Then there's the pollution created when the hydrogen is burned in an
internal-combustion engine. Based on GM's projections of emission levels
from a full-size pickup, the study concludes
the truck would cough out about the same amount of nitrogen oxide and
soot whether it's burning hydrogen or gasoline.
The upshot: At least until hydrogen can be produced cleanly from renewable
energy sources such as the sun or wind -- a process that today is hugely
expensive -- hydrogen-burning cars will be a dirtier option than gasoline-burning
cars.
Michael Wang, an Argonne scientist who worked on the study, says he
did a double take when he saw the results. "I had to
go back, step by step, and check my sources," he says.
GM says it hopes to be selling "commercially viable" fuel-cell vehicles
by 2010, that it and isn't working on hydrogen-burning
internal-combustion vehicles in the meantime.
Many environmentalists have criticized talk of hydrogen-powered cars
as a smokescreen by industry to avoid building vehicles that go farther
on a gallon of gasoline.
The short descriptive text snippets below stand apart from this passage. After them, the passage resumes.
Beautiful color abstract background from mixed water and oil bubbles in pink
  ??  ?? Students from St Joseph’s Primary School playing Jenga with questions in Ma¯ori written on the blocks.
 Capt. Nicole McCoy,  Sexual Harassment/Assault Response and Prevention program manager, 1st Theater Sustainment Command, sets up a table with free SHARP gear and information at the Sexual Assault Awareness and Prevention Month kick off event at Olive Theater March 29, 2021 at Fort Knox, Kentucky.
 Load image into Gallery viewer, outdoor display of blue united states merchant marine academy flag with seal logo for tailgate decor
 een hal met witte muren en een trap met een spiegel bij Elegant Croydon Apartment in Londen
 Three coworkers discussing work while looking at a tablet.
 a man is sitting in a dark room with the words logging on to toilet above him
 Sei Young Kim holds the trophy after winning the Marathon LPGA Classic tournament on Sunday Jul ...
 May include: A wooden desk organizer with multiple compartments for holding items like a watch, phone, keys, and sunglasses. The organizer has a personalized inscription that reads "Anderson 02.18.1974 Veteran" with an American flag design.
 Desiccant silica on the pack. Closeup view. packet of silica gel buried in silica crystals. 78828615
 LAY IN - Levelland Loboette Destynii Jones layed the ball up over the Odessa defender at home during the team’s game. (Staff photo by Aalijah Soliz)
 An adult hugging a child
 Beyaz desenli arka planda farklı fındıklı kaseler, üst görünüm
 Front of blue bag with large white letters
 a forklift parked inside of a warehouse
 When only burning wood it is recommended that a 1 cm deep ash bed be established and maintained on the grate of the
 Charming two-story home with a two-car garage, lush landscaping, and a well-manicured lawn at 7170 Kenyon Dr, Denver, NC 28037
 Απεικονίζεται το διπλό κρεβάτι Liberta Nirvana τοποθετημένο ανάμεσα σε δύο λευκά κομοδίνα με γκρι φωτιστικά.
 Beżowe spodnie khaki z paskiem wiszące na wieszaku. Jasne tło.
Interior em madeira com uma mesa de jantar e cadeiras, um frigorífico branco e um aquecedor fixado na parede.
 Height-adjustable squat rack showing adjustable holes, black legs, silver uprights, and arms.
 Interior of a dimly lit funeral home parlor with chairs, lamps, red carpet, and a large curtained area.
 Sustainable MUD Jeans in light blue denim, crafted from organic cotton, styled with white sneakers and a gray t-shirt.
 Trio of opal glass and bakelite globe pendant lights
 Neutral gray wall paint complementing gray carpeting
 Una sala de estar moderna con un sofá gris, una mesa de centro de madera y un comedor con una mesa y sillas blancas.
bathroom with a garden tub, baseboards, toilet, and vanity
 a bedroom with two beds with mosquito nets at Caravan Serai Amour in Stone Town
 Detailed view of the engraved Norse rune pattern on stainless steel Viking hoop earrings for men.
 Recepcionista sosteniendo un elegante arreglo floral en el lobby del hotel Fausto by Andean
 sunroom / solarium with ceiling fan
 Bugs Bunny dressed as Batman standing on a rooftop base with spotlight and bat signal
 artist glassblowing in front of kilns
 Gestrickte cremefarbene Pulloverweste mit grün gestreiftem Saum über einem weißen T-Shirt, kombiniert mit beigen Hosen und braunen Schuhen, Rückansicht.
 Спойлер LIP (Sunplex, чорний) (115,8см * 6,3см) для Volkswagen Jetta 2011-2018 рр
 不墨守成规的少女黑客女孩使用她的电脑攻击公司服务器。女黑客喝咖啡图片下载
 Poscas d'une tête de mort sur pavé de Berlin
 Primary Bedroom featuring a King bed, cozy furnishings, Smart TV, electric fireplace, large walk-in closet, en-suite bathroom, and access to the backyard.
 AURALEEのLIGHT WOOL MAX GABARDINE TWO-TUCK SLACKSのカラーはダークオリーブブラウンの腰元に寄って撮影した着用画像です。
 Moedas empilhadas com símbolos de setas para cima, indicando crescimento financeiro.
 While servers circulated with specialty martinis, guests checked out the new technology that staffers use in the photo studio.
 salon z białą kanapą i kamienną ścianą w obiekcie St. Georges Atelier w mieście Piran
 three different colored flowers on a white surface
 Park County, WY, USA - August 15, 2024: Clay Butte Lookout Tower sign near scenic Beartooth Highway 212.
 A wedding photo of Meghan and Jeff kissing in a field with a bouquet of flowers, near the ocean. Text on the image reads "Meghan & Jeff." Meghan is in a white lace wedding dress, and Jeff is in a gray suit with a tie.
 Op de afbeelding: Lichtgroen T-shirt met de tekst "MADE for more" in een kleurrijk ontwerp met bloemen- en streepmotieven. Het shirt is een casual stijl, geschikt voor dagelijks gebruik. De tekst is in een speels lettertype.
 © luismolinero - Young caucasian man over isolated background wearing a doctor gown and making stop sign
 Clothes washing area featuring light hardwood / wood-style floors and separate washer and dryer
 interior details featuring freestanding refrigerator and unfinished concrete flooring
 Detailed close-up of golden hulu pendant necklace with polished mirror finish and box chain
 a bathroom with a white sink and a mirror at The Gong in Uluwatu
Some cite the Argonne study as fresh evidence
for such concern. "The Argonne scientists are warning us as plainly as
they can not to confuse real solutions with wishful thinking," says Jay
Gourley of the Public Education Center, a Washington-based environmental
advocacy group.
The staunchest proponents of burning hydrogen in modified engines are
in California, the environmental bellwether.
Regulators there have amended a state rule requiring the auto industry
to build some "zero-emission" vehicles to give the
industry partial credit for cars that burn hydrogen in internal-combustion
engines. Gov. Arnold Schwarzenegger has announced plans to build a network
of hydrogen-fueling stations -- and to convert one of his own gas-guzzling
Hummers to hydrogen.
Modifying a car to burn hydrogen involves several steps. One is to add
a special fuel tank and fuel hose that can withstand
the high pressure at which hydrogen must be stored. Another is to redesign
the component that mixes fuel and air and sends it into the engine's cylinders.
Officials at BMW and Ford, as well as at the California Air Resources
Board, the state's clean-air cop, downplay the Argonne study. They concede
that burning hydrogen in an
internal-combustion engine is far less efficient at producing power
than running the hydrogen through a fuel cell. But they
say the auto industry could make hydrogen-burning cars a lot cleaner
than GM assumes. And they suggest the conclusions of the GM-funded study
are predictable given GM's distaste for any hydrogen technology short of
the fuel cell.
Jerry Martin, a spokesman for the California air board, says vehicles
with internal-combustion engines that burn hydrogen won't get any credit
under the state's zero-emission-vehicle rule unless they achieve extremely
low emissions -- levels below what the Argonne study assumed was feasible
for GM's full-size pickup.
Christoph Huss, BMW's senior vice president for science and traffic
policy, says his company thinks hitting the California clear-air target
is feasible with its hydrogen-fueled 7-series sedans. BMW, in fact, regards
internal-combustion engines as the most viable format for hydrogen cars
"for the next 20 years," he says. "Maybe BMW is the single company that
has done these R&D (research and development) programs," he adds.
At Ford, Gerhard Schmidt, vice president for research and advanced engineering,
expresses similar doubts about the
Argonne findings. "These studies have a lot of assumptions -- especially
when people are not running hydrogen internal-combustion engines like we're
doing," he says.
As for the pollution that comes from producing hydrogen fuel from natural
gas, even critics of the Argonne study
acknowledge it's a problem. But they say that, to build an economic
case for producing truly clean hydrogen from
renewable sources, it's a price worth paying.